Schwelbrand in Zwischendecke von Fachwerkhaus

FELSBERG-BÖDDIGER. Eine Zwischendecke eines alten Fachwerkhauses hat am frühen Mittwochabend ein Balken geschröggelt. Verletzte gab es nicht. Der Schaden soll bei 30.000 Euro liegen.

In die Emstalstraße rückte die Feuerwehr gegen 20 Uhr aus. Sie konnte den Schwelbrand lokalisieren und löschen. Der Schwelbrand war bei der Heizungsanlage im Keller und der darüber liegenden Decke ausgebrochen.

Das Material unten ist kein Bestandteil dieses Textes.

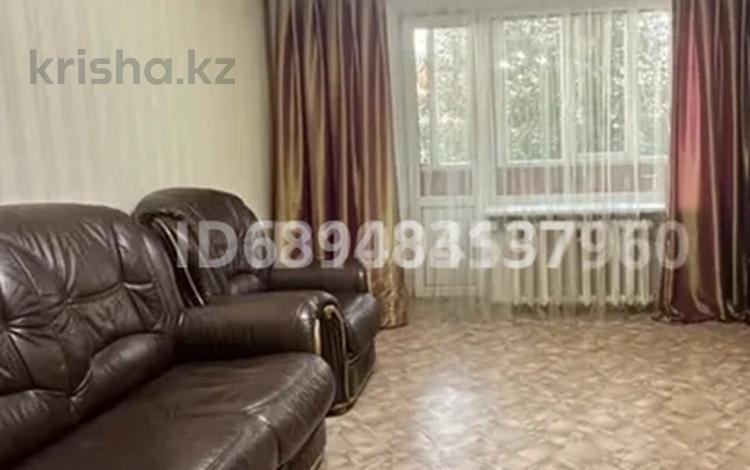 2-бөлмелі пәтер · 56 м² · 3/5 қабат, Ак Павлова — Район Акимата, бағасы: 26 млн ₸ в Семее — фото 11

Wie die Brandursachenermittler ermittelten hatte sich der Schwelbrand an einem verputzte Holzbalken, der oberhalb der Wanddurchführung des Rauchgasrohres verlief, entwickelt. Der Brand hatte sich bereits auf einen Deckenbalken der darüber liegenden Küche übertragen, der auf dem betreffenden Querbalken auflagert.

Die Feuerwehr schnitt die betroffenen Balkenteile heraus. Der Schwelbrand blieb dank der frühzeitigen Entdeckung begrenzt und zündete nicht durch. Eine 88-jährige Bewohnerin des Hauses hatte Brandgeruch in ihrer Küche wahrgenommen und ihren Sohn verständigt, der ebenfalls mit seiner Familie in dem Haus wohnt. Der Sohn bemerkte dann die Hitzeentwicklung in der Zwischendecke und verständigte sofort die Feuerwehr.